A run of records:
____________

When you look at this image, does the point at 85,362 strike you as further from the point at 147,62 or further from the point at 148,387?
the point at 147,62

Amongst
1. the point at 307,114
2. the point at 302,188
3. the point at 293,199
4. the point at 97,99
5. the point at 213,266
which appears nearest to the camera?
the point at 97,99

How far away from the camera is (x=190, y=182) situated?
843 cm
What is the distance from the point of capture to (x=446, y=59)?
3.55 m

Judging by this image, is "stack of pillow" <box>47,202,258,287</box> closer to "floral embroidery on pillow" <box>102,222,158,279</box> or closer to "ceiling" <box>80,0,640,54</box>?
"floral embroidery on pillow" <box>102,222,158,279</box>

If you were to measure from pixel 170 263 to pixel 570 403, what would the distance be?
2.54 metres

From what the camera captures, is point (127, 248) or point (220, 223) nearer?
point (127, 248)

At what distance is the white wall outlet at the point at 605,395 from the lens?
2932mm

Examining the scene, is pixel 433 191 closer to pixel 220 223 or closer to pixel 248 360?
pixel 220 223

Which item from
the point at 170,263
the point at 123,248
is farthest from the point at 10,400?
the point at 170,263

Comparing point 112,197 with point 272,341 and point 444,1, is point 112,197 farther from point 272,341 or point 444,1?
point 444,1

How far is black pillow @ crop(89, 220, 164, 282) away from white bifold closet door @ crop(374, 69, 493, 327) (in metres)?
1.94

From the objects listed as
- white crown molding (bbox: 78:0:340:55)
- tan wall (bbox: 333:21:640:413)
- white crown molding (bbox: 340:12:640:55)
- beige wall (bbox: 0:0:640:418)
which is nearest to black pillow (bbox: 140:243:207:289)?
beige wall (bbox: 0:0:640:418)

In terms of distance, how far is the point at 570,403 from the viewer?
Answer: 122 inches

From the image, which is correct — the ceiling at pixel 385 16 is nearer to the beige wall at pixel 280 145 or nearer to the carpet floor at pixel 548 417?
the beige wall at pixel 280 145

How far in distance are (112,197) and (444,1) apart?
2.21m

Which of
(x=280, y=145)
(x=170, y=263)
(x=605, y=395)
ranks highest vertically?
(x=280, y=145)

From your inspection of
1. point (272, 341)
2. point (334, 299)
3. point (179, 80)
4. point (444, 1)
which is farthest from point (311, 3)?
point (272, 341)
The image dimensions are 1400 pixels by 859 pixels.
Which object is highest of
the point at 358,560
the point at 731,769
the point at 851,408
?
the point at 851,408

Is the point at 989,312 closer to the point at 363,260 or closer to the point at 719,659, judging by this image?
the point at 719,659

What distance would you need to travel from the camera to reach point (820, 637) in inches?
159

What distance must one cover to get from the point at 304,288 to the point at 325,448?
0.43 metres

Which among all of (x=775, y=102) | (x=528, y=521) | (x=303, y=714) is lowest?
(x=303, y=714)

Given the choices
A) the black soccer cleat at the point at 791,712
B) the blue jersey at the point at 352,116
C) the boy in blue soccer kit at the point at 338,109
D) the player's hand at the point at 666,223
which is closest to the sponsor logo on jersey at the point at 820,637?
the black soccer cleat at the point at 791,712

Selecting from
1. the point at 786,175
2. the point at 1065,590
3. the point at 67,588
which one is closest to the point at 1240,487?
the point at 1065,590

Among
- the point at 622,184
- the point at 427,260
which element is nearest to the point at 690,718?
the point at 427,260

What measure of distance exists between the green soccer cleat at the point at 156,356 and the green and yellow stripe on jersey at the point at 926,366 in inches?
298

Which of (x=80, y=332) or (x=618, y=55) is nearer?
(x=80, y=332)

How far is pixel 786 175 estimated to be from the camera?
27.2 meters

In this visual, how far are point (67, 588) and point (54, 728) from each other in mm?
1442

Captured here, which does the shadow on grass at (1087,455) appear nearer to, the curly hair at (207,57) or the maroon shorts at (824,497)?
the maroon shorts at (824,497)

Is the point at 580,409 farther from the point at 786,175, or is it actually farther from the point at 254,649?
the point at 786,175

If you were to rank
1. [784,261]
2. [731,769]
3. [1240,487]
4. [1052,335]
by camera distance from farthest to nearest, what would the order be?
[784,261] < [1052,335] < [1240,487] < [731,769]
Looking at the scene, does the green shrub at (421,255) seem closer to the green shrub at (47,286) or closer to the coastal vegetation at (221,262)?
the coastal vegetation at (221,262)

____________

Change every occurrence of "camera" in the records above to "viewpoint" and write out all the lines again with nothing else altered.

* _CORRECT ANSWER_:
When you look at this image, does the point at 85,362 strike you as further from the point at 147,62 or further from the point at 148,387?
the point at 147,62

Amongst
1. the point at 307,114
2. the point at 302,188
3. the point at 293,199
4. the point at 97,99
5. the point at 213,266
which appears nearest to the viewpoint?
the point at 97,99

How far away from the viewpoint is (x=190, y=182) situated?
843 cm
What is the distance from the point of capture to (x=446, y=59)?
3.55 m

Judging by this image, is "stack of pillow" <box>47,202,258,287</box> closer to "floral embroidery on pillow" <box>102,222,158,279</box> or closer to "ceiling" <box>80,0,640,54</box>?
"floral embroidery on pillow" <box>102,222,158,279</box>

If you were to measure from pixel 170 263 to pixel 570 403, what would the distance be?
2.54 metres

From what the viewpoint captures, is point (127, 248) or point (220, 223) nearer?
point (127, 248)

At what distance is the white wall outlet at the point at 605,395 from the lens?
2932mm

Examining the scene, is pixel 433 191 closer to pixel 220 223 or closer to pixel 248 360?
pixel 220 223

Which item from
the point at 170,263
the point at 123,248
is farthest from the point at 10,400?
the point at 170,263

Comparing point 112,197 with point 272,341 and point 444,1, is point 112,197 farther from point 272,341 or point 444,1?
point 444,1

How far is black pillow @ crop(89, 220, 164, 282) away from white bifold closet door @ crop(374, 69, 493, 327) (in metres)?
1.94

From the objects listed as
- white crown molding (bbox: 78:0:340:55)
- tan wall (bbox: 333:21:640:413)
- white crown molding (bbox: 340:12:640:55)
- beige wall (bbox: 0:0:640:418)
which is nearest to black pillow (bbox: 140:243:207:289)?
beige wall (bbox: 0:0:640:418)

In terms of distance, how far is the point at 570,403 from the viewer?
Answer: 122 inches

From the image, which is correct — the ceiling at pixel 385 16 is nearer to the beige wall at pixel 280 145 or nearer to the carpet floor at pixel 548 417?
the beige wall at pixel 280 145

How far in distance are (112,197) and (444,1) apart?
2.21m

Which of
(x=280, y=145)
(x=170, y=263)
(x=605, y=395)
ranks highest vertically?
(x=280, y=145)

From your inspection of
1. point (272, 341)
2. point (334, 299)
3. point (179, 80)
4. point (444, 1)
which is farthest from point (311, 3)?
point (272, 341)
The image dimensions are 1400 pixels by 859 pixels.
Which object is highest of
the point at 358,560
the point at 731,769
the point at 851,408
?
the point at 851,408

Is the point at 989,312 closer to the point at 363,260 or closer to the point at 719,659, judging by this image?
the point at 719,659

What distance would you need to travel from the viewpoint to reach point (820, 637) in inches?
159

What distance must one cover to get from the point at 304,288 to the point at 325,448?
0.43 metres

Which among all of (x=775, y=102) | (x=528, y=521) | (x=303, y=714) is lowest?
(x=303, y=714)

Given the choices
A) the black soccer cleat at the point at 791,712
B) the blue jersey at the point at 352,116
C) the boy in blue soccer kit at the point at 338,109
D) the player's hand at the point at 666,223
which is closest to the sponsor logo on jersey at the point at 820,637?
the black soccer cleat at the point at 791,712

Selecting from
1. the point at 786,175
2. the point at 1065,590
3. the point at 67,588
which one is closest to the point at 1240,487?
the point at 1065,590

Among
- the point at 622,184
- the point at 427,260
which element is nearest to the point at 690,718?
the point at 427,260

What measure of distance exists between the green soccer cleat at the point at 156,356 and the green and yellow stripe on jersey at the point at 926,366 in inches?
298

Which of (x=80, y=332) or (x=618, y=55) is nearer?
(x=80, y=332)

How far is pixel 786 175 estimated to be from the viewpoint?
27.2 meters

In this visual, how far are point (67, 588) and point (54, 728) from each other in mm?
1442

Captured here, which does the shadow on grass at (1087,455) appear nearer to, the curly hair at (207,57) or the maroon shorts at (824,497)?
the maroon shorts at (824,497)

Is the point at 580,409 farther from the point at 786,175, or is it actually farther from the point at 254,649?
the point at 786,175

If you were to rank
1. [784,261]
2. [731,769]
3. [1240,487]
4. [1052,335]
by viewpoint distance from farthest to nearest, what would the order be?
[784,261] < [1052,335] < [1240,487] < [731,769]
Looking at the scene, does the green shrub at (421,255) seem closer to the green shrub at (47,286) or closer to the coastal vegetation at (221,262)?
the coastal vegetation at (221,262)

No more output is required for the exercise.